Bir şey olmaz... Bir şey olmuyor... Başkan Erdoğan, Fazıl Say’ın konserine gitti. Bir şey olmadı... İcra edilen müziği dinledi... Dünyasında, hayatında, bakışında bir şey değişmedi.
Peki, Yılmaz Özdil’i kırmasaydı?
İki bira içseydi?
Dünyasında, hayatında, bakışında bir şey değişir miydi?
Değişmezdi...
Aksi olsaydı... Yani Yılmaz Özdil, kendisini “karşıt” olarak konumlayanların çağrılarına uyup, onlar gibi yaşamaya başlasaydı...
Yine bir şey değişmezdi...
Mal, aynı maldır çünkü...
Yine faşizan görüşlere sahip Yılmaz Özdil olurdu.
Yine başkalarının acıları üzerinden espri üretmek onursuzluğunda bulunurdu...
Yine şive ve ağızla alay ederdi...
Yine terbiyesizliği, tahammülsüzlüğü, kepazeliği elden bırakmazdı.
Söylemesi ayıptır, 39 yıldır Mozart dinliyorum... Bir şey olmuyor.
Rahmetli Ramazan Dikmen’in Demet’teki öğrenci evinde karşılaşmıştım ilk... Gri ve kasvetli Ankara yılları... Sormuştum, “Bu çalan ne?” diye... 40. Senfoni’ymiş. O günden sonra yakın takibe aldım Mozart’ı... Kasetlerini arattım, buldum, dinledim...
Biz aynı zamanda “radyo kuşağı”yız, oradan da takibe aldım, rastladıkça radyodan dinledim.
Belki Rutkay Aziz’den daha çok Mozart dinledim, dinliyorum.
Ama bir şey olmadı... Olmuyor...
Rutkay Aziz’in özlediği türden, yüzü Batı’ya dönük, CHP’li, aydınlanmacı, “çağdaş bir Cumhuriyet bireyi” haline gelemiyorum...
Gelinmiyor...
Klasik Batı müziği, insanın içinde yoksa, farklı bir kavrayış, farklı bir bakış, farklı bir düşünüş kazandırmıyor.
Bira içmek de öyle...
Kişiyi CHP’li filan da kılmıyor.
Bütün bir Batı coğrafyası, yüzyıllardır Rutkay Aziz’in şart koştuğu müziği dinliyor. Ama bizim anladığımız anlamda “insan” olamadılar, olamıyorlar.
İki kez dünyayı ateşe verdiler.
Soykırım suçu işlediler.
Pogromlar icat ettiler.
Yabancı düşmanlığını keşfettiler.
Coğrafi keşiflerle bütün bir dünyayı sömürgeleştirdiler.
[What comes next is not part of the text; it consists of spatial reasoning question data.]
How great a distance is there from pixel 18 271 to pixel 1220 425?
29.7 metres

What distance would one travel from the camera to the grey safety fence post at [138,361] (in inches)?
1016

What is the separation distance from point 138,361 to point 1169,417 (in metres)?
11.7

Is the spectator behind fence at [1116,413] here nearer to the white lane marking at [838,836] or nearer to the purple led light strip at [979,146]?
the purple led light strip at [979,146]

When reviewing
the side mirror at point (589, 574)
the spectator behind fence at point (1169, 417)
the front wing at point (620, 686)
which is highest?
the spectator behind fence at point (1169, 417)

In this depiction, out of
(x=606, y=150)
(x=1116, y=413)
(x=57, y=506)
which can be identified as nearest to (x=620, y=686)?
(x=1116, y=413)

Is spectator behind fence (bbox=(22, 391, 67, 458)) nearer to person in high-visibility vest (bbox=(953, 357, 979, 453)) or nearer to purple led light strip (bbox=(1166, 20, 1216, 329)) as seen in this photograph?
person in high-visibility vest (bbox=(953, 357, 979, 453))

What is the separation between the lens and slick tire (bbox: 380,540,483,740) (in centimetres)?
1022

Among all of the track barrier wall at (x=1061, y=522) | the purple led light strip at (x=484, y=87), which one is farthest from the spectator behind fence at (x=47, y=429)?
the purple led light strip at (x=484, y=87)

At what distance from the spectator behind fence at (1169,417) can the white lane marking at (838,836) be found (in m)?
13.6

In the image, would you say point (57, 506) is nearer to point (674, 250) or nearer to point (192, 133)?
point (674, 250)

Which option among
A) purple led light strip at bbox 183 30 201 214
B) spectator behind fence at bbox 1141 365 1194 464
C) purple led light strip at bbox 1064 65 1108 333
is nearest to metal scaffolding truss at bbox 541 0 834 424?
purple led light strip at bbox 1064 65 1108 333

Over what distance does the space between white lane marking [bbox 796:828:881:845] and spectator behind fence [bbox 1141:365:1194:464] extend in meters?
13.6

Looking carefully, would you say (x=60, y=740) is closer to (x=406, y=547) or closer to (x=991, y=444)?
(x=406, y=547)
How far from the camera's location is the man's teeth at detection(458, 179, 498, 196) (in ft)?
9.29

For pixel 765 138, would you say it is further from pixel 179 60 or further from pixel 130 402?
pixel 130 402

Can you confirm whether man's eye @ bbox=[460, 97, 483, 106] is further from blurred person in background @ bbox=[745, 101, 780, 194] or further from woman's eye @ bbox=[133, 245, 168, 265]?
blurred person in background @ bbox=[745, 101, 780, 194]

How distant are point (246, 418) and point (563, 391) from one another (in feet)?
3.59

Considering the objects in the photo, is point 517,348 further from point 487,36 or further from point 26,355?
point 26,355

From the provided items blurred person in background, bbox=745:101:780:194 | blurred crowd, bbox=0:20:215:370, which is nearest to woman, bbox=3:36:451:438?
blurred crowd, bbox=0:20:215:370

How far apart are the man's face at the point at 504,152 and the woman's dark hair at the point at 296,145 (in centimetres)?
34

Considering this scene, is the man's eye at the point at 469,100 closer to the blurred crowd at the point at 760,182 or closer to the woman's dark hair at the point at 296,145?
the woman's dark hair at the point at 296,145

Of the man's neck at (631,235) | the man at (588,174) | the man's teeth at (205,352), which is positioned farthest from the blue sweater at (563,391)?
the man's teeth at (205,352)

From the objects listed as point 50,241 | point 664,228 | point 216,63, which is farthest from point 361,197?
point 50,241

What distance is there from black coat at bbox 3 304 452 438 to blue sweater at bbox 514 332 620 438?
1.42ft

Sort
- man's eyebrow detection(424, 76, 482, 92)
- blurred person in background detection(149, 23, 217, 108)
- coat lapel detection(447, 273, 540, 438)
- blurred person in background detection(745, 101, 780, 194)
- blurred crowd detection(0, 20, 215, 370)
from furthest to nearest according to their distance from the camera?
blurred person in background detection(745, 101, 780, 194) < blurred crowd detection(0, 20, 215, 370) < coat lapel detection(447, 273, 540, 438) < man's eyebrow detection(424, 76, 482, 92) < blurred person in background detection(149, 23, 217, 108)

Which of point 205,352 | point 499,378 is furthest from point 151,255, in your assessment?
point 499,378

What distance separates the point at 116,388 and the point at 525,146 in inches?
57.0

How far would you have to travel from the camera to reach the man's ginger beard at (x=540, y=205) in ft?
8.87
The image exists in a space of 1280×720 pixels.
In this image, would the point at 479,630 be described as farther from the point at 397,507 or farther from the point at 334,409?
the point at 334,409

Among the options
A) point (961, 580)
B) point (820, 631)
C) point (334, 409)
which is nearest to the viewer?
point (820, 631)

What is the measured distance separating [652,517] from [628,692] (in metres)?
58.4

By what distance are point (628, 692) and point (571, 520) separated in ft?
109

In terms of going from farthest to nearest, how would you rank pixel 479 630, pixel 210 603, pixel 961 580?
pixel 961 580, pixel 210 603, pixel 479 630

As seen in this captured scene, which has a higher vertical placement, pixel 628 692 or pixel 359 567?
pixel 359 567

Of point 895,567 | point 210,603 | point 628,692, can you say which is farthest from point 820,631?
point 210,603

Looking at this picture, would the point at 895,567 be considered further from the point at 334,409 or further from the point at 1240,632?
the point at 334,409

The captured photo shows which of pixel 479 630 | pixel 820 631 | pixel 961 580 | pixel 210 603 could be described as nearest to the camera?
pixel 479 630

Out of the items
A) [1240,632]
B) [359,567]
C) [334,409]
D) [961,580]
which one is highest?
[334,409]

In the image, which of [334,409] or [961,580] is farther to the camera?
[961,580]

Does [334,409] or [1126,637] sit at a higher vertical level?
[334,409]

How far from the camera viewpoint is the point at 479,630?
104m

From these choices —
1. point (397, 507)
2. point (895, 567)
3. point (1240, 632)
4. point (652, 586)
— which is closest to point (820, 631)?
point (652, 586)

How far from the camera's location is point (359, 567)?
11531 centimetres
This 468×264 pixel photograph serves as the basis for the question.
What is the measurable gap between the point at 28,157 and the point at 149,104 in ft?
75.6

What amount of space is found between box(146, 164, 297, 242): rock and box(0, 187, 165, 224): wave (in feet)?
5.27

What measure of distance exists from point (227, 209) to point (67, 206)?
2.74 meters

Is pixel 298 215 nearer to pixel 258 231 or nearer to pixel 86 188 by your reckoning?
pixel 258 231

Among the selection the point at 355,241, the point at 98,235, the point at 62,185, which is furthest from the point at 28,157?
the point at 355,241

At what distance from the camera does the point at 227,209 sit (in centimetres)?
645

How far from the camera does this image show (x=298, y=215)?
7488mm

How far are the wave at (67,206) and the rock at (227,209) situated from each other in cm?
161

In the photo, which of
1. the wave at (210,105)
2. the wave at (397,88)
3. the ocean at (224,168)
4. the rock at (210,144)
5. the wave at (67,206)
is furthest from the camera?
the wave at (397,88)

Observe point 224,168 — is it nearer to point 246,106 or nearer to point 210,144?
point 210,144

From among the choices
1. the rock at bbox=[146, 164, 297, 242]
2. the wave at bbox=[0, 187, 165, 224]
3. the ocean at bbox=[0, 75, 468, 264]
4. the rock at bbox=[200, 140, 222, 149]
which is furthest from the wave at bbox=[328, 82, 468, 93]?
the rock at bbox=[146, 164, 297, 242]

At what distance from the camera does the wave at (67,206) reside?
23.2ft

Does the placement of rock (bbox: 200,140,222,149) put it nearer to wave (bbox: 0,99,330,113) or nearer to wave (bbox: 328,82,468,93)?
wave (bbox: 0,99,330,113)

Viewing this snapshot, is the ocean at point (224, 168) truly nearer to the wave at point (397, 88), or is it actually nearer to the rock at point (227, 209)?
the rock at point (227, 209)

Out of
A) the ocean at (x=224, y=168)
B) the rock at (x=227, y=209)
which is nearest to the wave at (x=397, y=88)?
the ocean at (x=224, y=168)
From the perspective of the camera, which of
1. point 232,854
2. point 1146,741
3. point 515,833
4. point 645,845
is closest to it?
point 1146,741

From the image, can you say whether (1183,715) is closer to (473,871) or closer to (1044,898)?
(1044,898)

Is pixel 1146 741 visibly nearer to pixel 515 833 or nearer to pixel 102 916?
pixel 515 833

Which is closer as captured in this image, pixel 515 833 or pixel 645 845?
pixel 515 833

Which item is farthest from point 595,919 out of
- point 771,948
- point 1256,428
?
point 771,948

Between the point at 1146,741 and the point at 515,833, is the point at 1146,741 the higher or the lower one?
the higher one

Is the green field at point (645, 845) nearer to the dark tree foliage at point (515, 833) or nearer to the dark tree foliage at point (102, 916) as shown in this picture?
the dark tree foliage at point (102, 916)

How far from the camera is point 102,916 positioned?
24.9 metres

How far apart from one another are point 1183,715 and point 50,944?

Kısacası, “insanlık” denen şeyi öldürdüler.
Bizi Balkanlardan söküp atarken (tam 3 milyon insanımızı katlettiler) “İslav kederi” içinde, Mozart ve benzeri bestekârları dinlediler, dinliyorlardı.
Müzik, ilerlemenin mikyası değildir...
Geriliğin göstergesi de değildir...
Müzik, bir “kulak” ve zevk işidir.
Mozart’a aşina kulak, Dede Efendi’yi de dinler, ondan da zevk alır. Alabilir.
Fazıl Say ve Glenn Gould’un “Bach’lamaları”ndan zevk alan dimağ, Celal Güzelses ve Seyfettin Sucu’dan da zevk alır... Alabilir...
Rutkay Aziz’in anlayacağı basitlikte söyleyecek (daha doğrusu tekrarlayacak) olursak, sadece Mozart ve klasik Batı müziği dinleyen kişi daha çok çağdaş, daha çok ilerici, daha çok aydın değildir...
Hiç Mozart dinlemeden de çağdaş ve ilerici olunabilir.
Sadece Doğu müziği dinlemek de kişiyi daha çok çağdaş, daha çok ilerici, daha çok aydın kılmaz...
Rutkay Aziz (ve benzeri faşolar) Mozart’ı salık veriyor ama Cumhurbaşkanımız Fazıl Say dinledi.
Rezervlerini kaldıracaklar mı?
Yani, Cumhurbaşkanımızı anlamayı deneyecekler mi?
Daha da yakıcı soru şu:
Ülkemin laik ve çağdaş bireyleri kaç gündür Fazıl Say’a küfrediyor...
Bu azgın kalabalığı karşılarına alıp, “Neden küfrediyorsunuz? Siz ne terbiyesiz, ne tahammülsüz, ne çirkin insanlarsınız böyle...” diyecekler mi?
Onlara Mozart dinlemelerini salık verecekler mi?
Hadi faşolar... Siz de bir adım atın!